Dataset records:
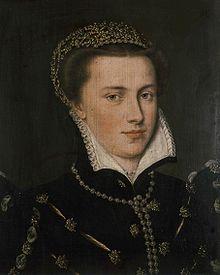 File:Anna Brandenburg (The Kalmar Union).png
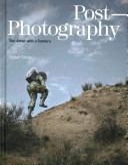 Post-Photography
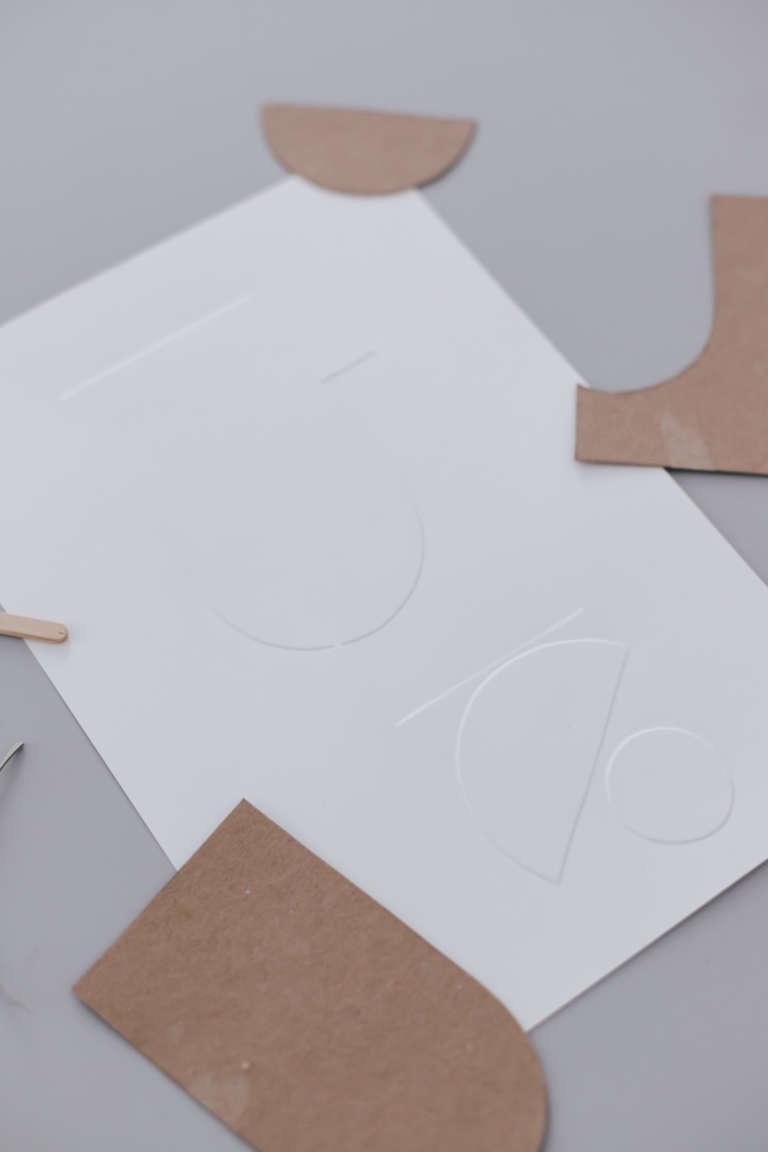 DIY Idee Bilder Typografie Buchstaben pragen Karten pragen Buchstaben paulsvera 35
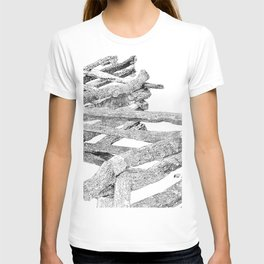 split rail fence, drawing T-shirt
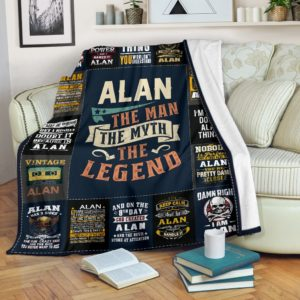 Alan Premium Blanket BL02@_anzgiftshop_Alanbl0102@premium-blanket Alan Premium Blanket Bl02 Fleece Blanket, Personalized Gifts, Custom Blanket 605406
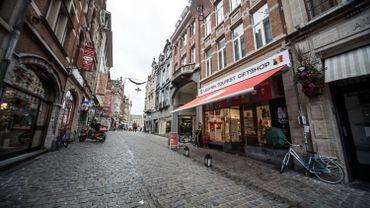 Une rue commerçante de Leuven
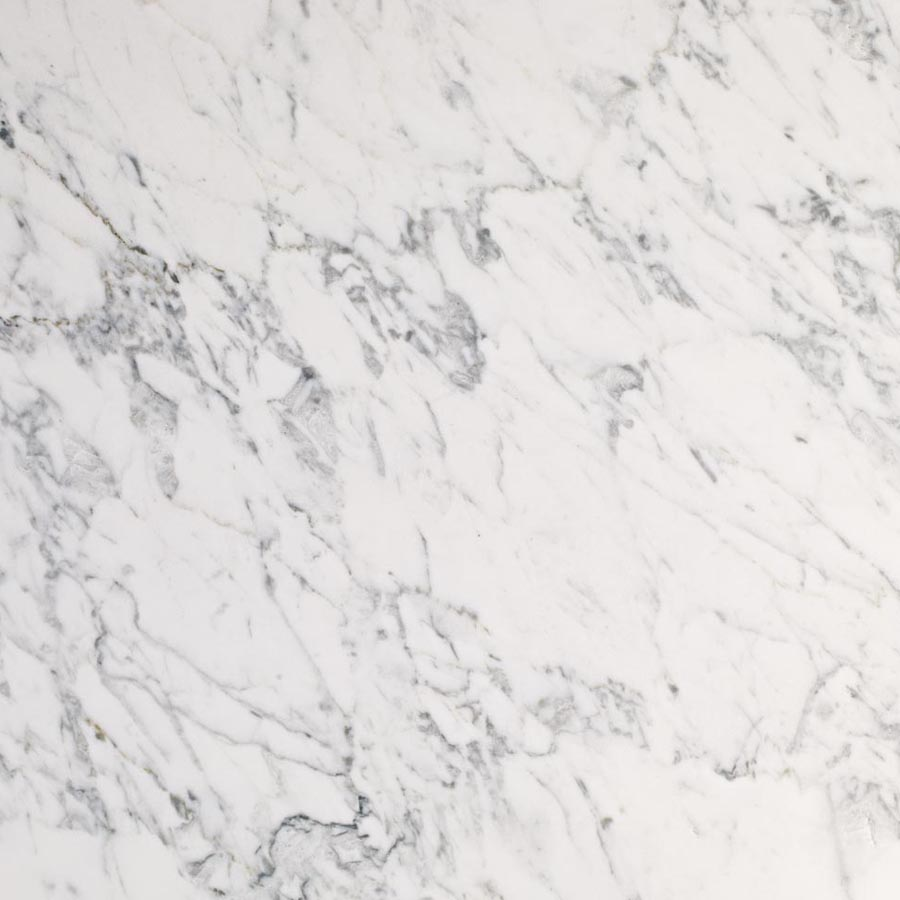 Statuarietto by CDK Stone, a Marble for sale on Style Sourcebook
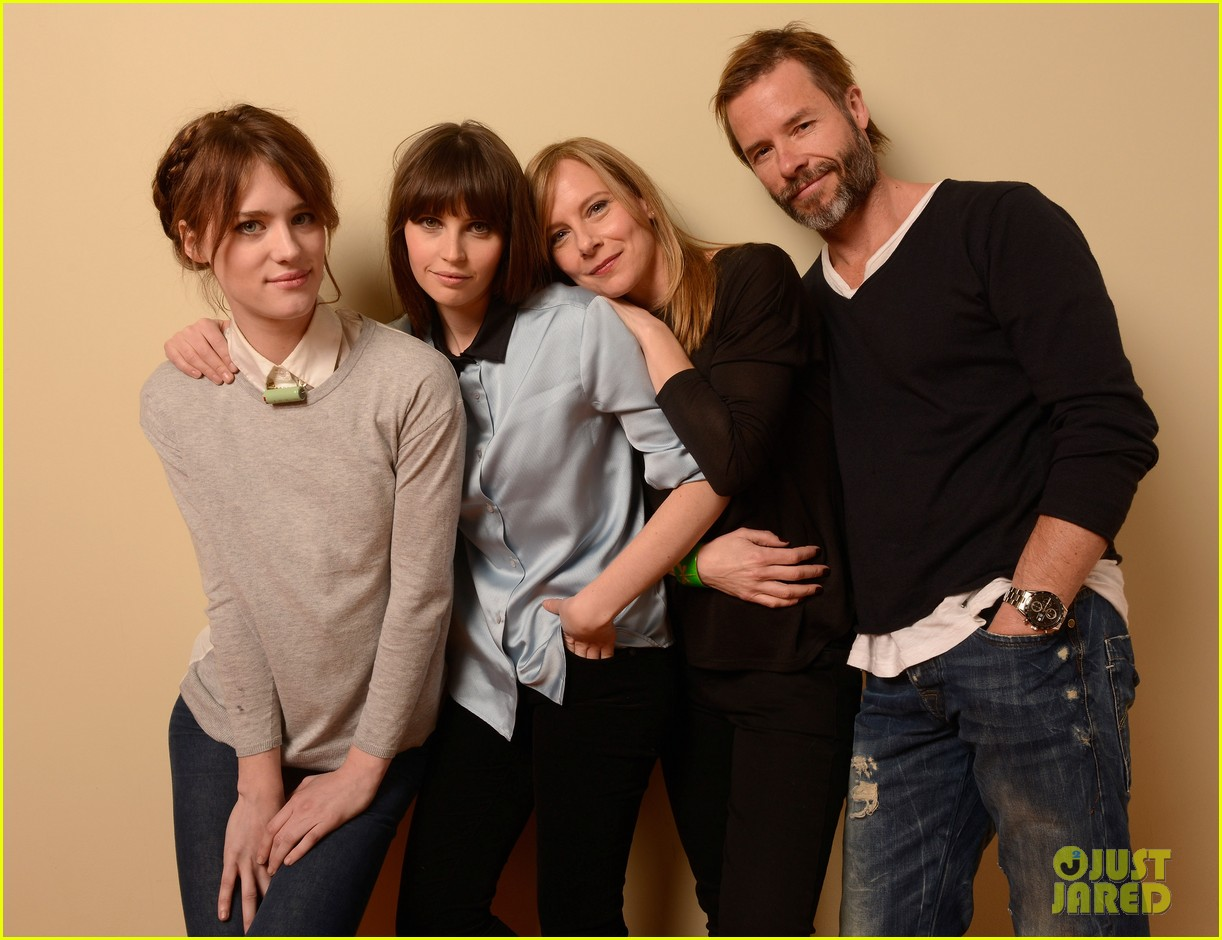 felicity jones guy pearce breathe in at sundance 152795088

= TASK DETAILS =
Print, with pictures removed, exactly the lines of the records above from the top through the line containing "split rail fence, drawing T-shirt".

= ANSWER TO THE PROBLEM =
 File:Anna Brandenburg (The Kalmar Union).png
 Post-Photography
 DIY Idee Bilder Typografie Buchstaben pragen Karten pragen Buchstaben paulsvera 35
 split rail fence, drawing T-shirt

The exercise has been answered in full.